I'm a married man and father. I've been on here for a year now (half lurking, half member). GAW has become my primary news source thanks to all the researchers and experts in so many areas, in addition to the family-like community.
My wife is a conservative and 45-supporter 100%, but also what I'd consider not fully awake.
I don't think I'm a "conspiracy theorist." I do believe recent events are orchestrated. 9/11 has question marks. Fires intentionally set. Voter fraud is rampant worldwide. Vaccines causing more harm than good. The "pandemic." Public schools serving as indoctrination camps. Etc. Stuff everyone here would likely agree with.
So, despite my wife being uber conservative, when I share a lot of these perspectives with her, I get the "OK, ________" response in a sarcastic tone, like I'm taking it over the top, making a wild and ludicrous claim.

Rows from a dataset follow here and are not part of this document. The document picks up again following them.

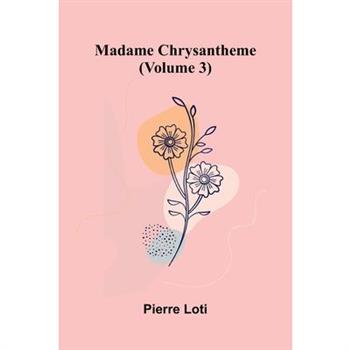 Madame Chrysantheme (Volume 3)
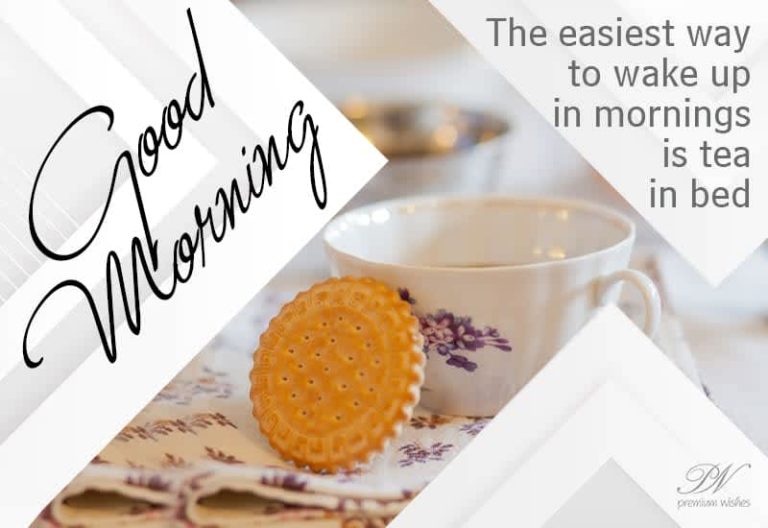Good Morning – The easiest way to wake up in mornings is tea in bed Good Morning – The easiest way to wake up in mornings is tea in bed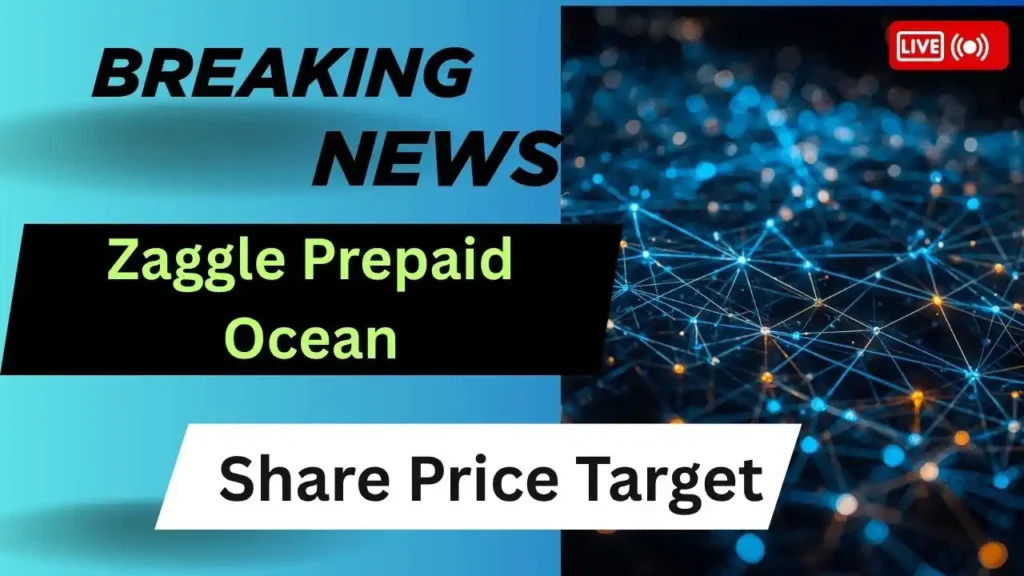 Zaggle Prepaid Ocean Services Share Price Target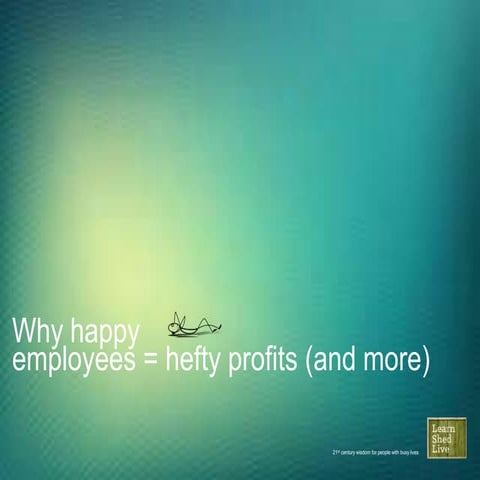 Why happy employees = hefty profits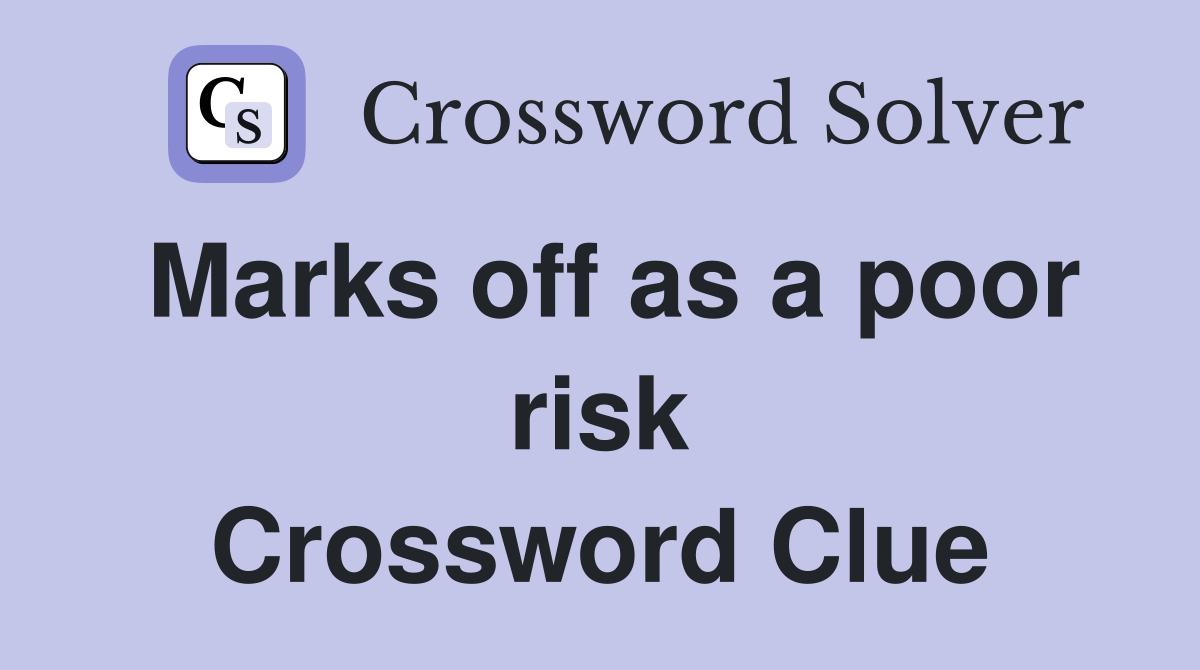Marks off as a poor risk Crossword Clue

So, I'm curious to hear from other anons willing to share if they have similar experience in this regard with a spouse or fiance or girlfriend, and if so, how to help guide them to their own awakening not influenced by "hubby told me so".
I would like to hear from any married women too, especially if your husband was able to influence your awakening in any way.
My wife and I were, a few years ago, both associated with a major University, an epicenter of propaganda. I no longer am (how could I be?). She still is. She is constantly being fed the "woke" and communist narrative. When I was first beginning to realize that we live in The Matrix, I couldn't stop trying to red-pill her. She came to almost hate me. She threatened to leave me often, proclaiming that the person she loved was gone; she had "lost me to conspiracy theories."
It wasn't that I had changed all that much in my views. For example, I've always been against the "wokeness" campaign that was raging through the campus. I recognized it as some sort of "strange social brainwashing thing," even though I thought it was organic at the time. But I was a lot more easy going about it before. Then, upon awakening, I realized it was an actual contrived step designed to lead us to our doom. I began to fight against it with her, trying to get her to see that it was contrived, along with all the other brainwashing things I saw.
I fought with her over the vaccine, tooth and nail, but during the battle I realized she had to make her own decisions. That was a part of my awakening as well. Each person is Sovereign; they are the Ultimate Authority in their own life. That MUST BE respected, 100%, all of the time. This helped me come to another realization. Her awakening, if it comes, must come on her own terms. It doesn't matter if she understands that we live in an illusory world. She will either come to appreciate it, or she won't. It's her life. It's my job to help her live her best life. That means appreciating wherever she is in her life at any one moment. I don't need her to believe anything.
Having said that, if the vaccine comes up again, I am going to force her to read everything (I already did, but it didn't work before. I have a whole lot more ammunition now though). Outside of something that is literally death in a syringe however, I'm done with trying to get her to see. If the Q plan works, and is at it suggests it is, she will see. She already does see quite a bit. She even told me a couple weeks ago (I'm paraphrasing), "Maybe there is a conspiracy that is trying to take over the world, I don't care. I'm going to pretend that there isn't, because it makes me feel better."
It's not necessarily the most enlightened view ever, but we live in BLUE PILL CENTRAL, inundated with propaganda all day long, every day, and she is still seeing and admitting that the world is not what it pretends, even if she is still afraid to investigate it herself.
My advice is, don't worry about it. If the Q plan works, it's gonna work out just fine. You do you. Let your wife be herself. She doesn't need to believe anything. Just help her live her best life within the framework of what she has and is right now.
Appreciate your comments, all spot on, and oddly enough, my wife works in higher ed (college) too.
Oh, I commented to you above to get unplugged together for a week, seeing this I'd double down!
Also, in the college atmosphere they are very trained to the "appeal to authority" logical fallacy. Provide another authority- this worked for me with my mom, who also worked at a university. I got subscriptions to The Epoch Times. Seeing something in a newspaper somehow breaks through their wall in a way that us just telling them cannot.
LOL!!! Fortunately, its not that bad tho...not a lib epicenter with wokeness all around. She'd never be able to work in that environment.